The reply of the town of Skokie came on October 25th at a regular meeting of the Board of Commissioners of the Skokie Park District. The town simply wrote back to Collin claiming that Birch Park didn't exist. However, to protect themselves from any further attempts from the NSPA to spread their messages of hate, the town of Skokie passed an ordinance requiring all prospective marchers to obtain a permit at least 30 days before the date of the march and to post an insurance bond equal $350,000.
After a series of continued requests to march in front of Skokie town hall were successfully thwarted by Sol Goldstein, a Skokie community leader who was the son of a Holocaust survivor, the plight of the NSPA is taken up by the American Civil Liberties Union. The great irony of the ensuing case stems from the lawyer for the NSPA; a Jewish man named David Goldberger who was given the duty of defending the right of Nazis to terrorize his fellow Jews. Goldberger, who was harassed mercilessly by the citizens of Skokie for acting in Collins' interest, defended himself by arguing that the case was about the right to free speech and that this right must be protected no matter what.
The main argument from the ACLU was that Skokie's denial of the NSPA's right to rally violated their First Amendment rights. Skokie attorneys countered that for Holocaust survivors and those otherwise affected by it, seeing such hateful preaching was on par with physical harm. On October 21st of 1977, Judge Bernard Decker of the United States District Court for the Northern District of Illinois rules in favor of Collin and the NSPA, saying that "if a State seeks to impose a restraint on First Amendment rights, it must provide strict procedural safeguards, including immediate appellate review... Absent such review, the State must instead allow a stay.
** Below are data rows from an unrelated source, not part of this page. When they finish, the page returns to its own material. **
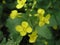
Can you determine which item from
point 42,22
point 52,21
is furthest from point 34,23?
point 52,21

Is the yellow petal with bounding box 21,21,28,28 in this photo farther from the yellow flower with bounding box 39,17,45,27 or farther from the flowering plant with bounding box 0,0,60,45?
the yellow flower with bounding box 39,17,45,27

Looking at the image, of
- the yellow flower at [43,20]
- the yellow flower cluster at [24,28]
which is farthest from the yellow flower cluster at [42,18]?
the yellow flower cluster at [24,28]

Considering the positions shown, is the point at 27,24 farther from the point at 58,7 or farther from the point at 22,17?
the point at 58,7

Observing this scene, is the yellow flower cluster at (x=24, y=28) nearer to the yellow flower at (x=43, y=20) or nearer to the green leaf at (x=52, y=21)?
the yellow flower at (x=43, y=20)

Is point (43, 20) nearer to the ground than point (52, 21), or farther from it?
farther from it

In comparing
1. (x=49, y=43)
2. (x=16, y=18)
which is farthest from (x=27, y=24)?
(x=49, y=43)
The order of the Illinois Supreme Court constituted a denial of that right," and prohibiting the village of Skokie from enforcing the ordinances it has passed to prevent the march. As a result of this ruling, several months later, on May 25th of 1978, the village of Skokie permitted Collin and his followers to hold a demonstration in front of the Skokie town hall on June 25th. However, Collin decided to call off the demonstration and instead march in Chicago, where he had recently received permission to march in Marquette Park on July 9th. In a big city like Chicago, the march would receive far greater exposure and a larger audience to preach to.